#### To do:
Return each line from the listing below that contains the word "pixel".

┌────────

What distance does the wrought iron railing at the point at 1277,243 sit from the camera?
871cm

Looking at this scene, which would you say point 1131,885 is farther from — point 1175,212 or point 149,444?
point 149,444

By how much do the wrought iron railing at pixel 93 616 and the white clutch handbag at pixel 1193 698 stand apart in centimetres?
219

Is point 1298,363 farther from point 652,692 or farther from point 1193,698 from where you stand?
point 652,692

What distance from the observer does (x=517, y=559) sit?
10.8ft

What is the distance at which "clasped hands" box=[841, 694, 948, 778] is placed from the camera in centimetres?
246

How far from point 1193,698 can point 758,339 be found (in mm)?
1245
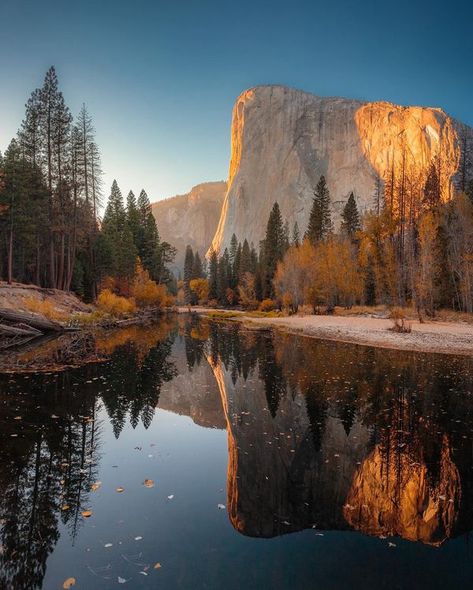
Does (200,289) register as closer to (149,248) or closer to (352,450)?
(149,248)

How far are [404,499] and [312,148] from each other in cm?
12918

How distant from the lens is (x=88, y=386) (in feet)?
39.1

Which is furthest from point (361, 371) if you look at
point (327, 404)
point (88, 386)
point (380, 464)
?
point (88, 386)

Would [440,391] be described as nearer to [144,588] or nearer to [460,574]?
[460,574]

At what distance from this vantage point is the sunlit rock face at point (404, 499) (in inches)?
205

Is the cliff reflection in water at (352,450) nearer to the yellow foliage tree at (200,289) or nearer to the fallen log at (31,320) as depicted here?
the fallen log at (31,320)

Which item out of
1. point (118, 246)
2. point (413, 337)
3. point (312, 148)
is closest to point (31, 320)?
point (413, 337)

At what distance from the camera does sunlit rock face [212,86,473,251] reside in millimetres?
106875

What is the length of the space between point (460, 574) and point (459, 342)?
2069 centimetres

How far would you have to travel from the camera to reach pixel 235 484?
6.35 metres

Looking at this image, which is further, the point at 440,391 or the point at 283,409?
the point at 440,391

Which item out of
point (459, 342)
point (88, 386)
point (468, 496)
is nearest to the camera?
point (468, 496)

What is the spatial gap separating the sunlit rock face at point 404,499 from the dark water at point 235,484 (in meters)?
0.03

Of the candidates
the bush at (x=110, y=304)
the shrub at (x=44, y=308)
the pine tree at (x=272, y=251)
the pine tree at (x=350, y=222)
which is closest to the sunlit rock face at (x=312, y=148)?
the pine tree at (x=272, y=251)
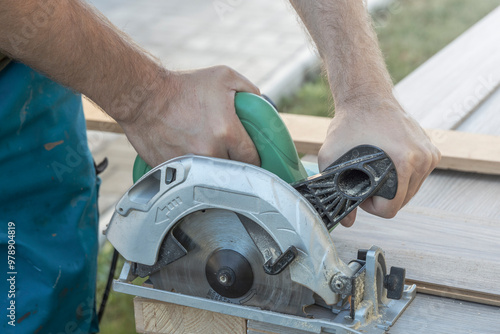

└────────

#### Answer to this exercise:
By how much do the wrought iron railing at pixel 93 616 and the white clutch handbag at pixel 1193 698 stand apart in centimetres?
How far would you have to travel from the camera to reach pixel 235 484?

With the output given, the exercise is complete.